▶ [Consegna]
Rispondi alle seguenti domande sull'articolo relativo alla riforma del Senato.
1. In quale sede si è svolto l'incontro tra Renzi e il gruppo Pd?
2. Secondo la "proposta di sintesi" di Renzi, a chi verrebbero lasciate le modalità di individuazione dei consiglieri regionali che ricopriranno il ruolo di senatori?
3. Quanti senatori avrebbe nominato il Capo dello Stato secondo l'idea mutuata dal Bundesrat tedesco?

━━━━━ Testo

Senato, Renzi apre a modifiche del ddl

Oggi alla riunione con il gruppo Pd a Palazzo Madama, il premier ha dichiarato la disponibilità a modifiche del testo sui criteri di scelta dei nuovi senatori delle autonomie e su quelli nominati dal presidente

Renzi apre alla “riforma” della riforma del Senato: lo ha assicurato uno dei senatori del Pd che ha partecipato insieme a tutto il gruppo a Palazzo Madama ad un incontro con il premier-segretario. Renzi avrebbe dichiarato la sua disponibilità a modifiche del testo per quanto riguarda la composizione del nuovo Senato e le modalità di scelta dei nuovi membri, anche se resta il paletto che non verrebbero eletti.

«NON È PROGETTO AUTORITARIO». Renzi, secondo quanto raccontato dai senatori Pd dopo l’incontro, ha dichiarato che «Non è un progetto autoritario, faremo tutti gli sforzi per trovare un punto comune. Ma se non si trova, sono pronto a fare un passo indietro. A tutti i costi non ci sto, piuttosto vado a a casa».

«LASCIAMO DECIDERE ALLE REGIONI». Poi, per quanto riguarda la modalità di scelta dei membri del nuovo Senato delle autonomie, Renzi ha avanzato «Una “proposta di sintesi”: lasciamo alle regioni le modalità di individuazione dei consiglieri regionali che ricopriranno il ruolo dei senatori». Il ddl fino ad oggi prevedeva solo che al Senato i senatori di diritto fossero i presidenti della regione o della provincia autonoma (nel caso di Trenzo e Bolzano) e i sindaci del capoluogo di regione. Inoltre era previsto che altri 4 senatori per regione fossero eletti indirettamente dai sindaci e dai consiglieri regionali tra di essi stessi (2 consiglieri regionali e 2 sindaci di capoluogo). Tanto Forza Italia che il Pd hanno opposto però resistenze a questa versione del disegno di legge. Un altro degli aspetti criticati era la nomina dei senatori a vita. Oggi Renzi ha detto che «prendo atto delle critiche all’idea, mutuata dal Bundesrat tedesco, che il Capo dello Stato nomini 21 senatori».

━━━━━━━━━━
━━━━━ Raccolta dati

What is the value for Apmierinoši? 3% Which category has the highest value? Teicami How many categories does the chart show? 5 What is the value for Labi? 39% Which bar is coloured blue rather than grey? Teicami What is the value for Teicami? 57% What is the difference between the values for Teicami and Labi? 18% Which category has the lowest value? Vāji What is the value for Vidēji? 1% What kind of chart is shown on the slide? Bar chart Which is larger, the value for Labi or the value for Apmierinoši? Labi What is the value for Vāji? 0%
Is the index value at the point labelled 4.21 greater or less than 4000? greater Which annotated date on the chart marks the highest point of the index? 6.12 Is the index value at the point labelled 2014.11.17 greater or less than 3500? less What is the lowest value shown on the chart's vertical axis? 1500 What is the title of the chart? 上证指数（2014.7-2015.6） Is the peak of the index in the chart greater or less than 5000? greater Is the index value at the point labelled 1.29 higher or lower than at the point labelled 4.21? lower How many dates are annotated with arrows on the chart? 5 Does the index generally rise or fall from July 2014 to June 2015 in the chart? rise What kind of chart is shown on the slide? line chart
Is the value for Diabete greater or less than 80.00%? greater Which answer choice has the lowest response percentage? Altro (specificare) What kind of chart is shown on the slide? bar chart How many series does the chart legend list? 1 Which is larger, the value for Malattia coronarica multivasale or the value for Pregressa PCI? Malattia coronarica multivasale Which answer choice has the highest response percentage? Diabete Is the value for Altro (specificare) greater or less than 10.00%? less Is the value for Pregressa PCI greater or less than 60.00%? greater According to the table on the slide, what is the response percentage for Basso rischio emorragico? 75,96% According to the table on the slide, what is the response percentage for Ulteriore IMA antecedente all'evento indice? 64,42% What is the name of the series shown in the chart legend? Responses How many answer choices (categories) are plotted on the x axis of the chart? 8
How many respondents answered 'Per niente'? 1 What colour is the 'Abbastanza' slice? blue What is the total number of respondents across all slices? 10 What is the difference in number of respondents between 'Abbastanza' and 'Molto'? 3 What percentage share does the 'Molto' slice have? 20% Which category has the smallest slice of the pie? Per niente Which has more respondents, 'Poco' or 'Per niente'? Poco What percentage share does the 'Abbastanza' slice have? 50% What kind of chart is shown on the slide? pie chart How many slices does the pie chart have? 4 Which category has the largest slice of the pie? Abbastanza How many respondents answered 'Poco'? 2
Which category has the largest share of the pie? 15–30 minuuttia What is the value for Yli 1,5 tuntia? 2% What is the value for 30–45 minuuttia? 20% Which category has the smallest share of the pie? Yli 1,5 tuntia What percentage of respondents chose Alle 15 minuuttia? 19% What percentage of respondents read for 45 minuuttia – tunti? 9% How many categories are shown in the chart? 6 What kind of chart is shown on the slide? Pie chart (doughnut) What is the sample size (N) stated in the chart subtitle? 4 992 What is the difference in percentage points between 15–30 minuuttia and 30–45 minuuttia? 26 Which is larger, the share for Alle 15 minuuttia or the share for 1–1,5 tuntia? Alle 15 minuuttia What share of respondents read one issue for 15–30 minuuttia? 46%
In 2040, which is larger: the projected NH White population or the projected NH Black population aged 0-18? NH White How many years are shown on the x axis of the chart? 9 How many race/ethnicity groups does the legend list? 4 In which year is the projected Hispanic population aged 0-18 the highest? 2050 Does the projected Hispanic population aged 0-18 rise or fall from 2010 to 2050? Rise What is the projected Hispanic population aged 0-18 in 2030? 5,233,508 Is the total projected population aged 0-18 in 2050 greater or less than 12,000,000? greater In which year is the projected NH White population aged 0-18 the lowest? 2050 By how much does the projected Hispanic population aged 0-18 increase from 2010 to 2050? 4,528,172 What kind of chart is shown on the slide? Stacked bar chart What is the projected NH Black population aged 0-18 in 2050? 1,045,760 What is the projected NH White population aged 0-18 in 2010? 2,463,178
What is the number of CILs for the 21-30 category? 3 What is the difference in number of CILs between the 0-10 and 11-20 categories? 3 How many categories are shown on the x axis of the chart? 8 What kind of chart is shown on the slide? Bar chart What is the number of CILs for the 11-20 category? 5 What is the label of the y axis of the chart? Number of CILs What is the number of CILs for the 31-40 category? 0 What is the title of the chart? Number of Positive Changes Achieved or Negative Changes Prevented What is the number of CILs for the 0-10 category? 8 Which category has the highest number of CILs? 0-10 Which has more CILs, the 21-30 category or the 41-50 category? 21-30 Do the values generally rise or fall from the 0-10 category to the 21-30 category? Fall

━━━━━━━━━━

▶ [Risposta scritta]
1. A Palazzo Madama.
2. Alle regioni.
3. 21 senatori.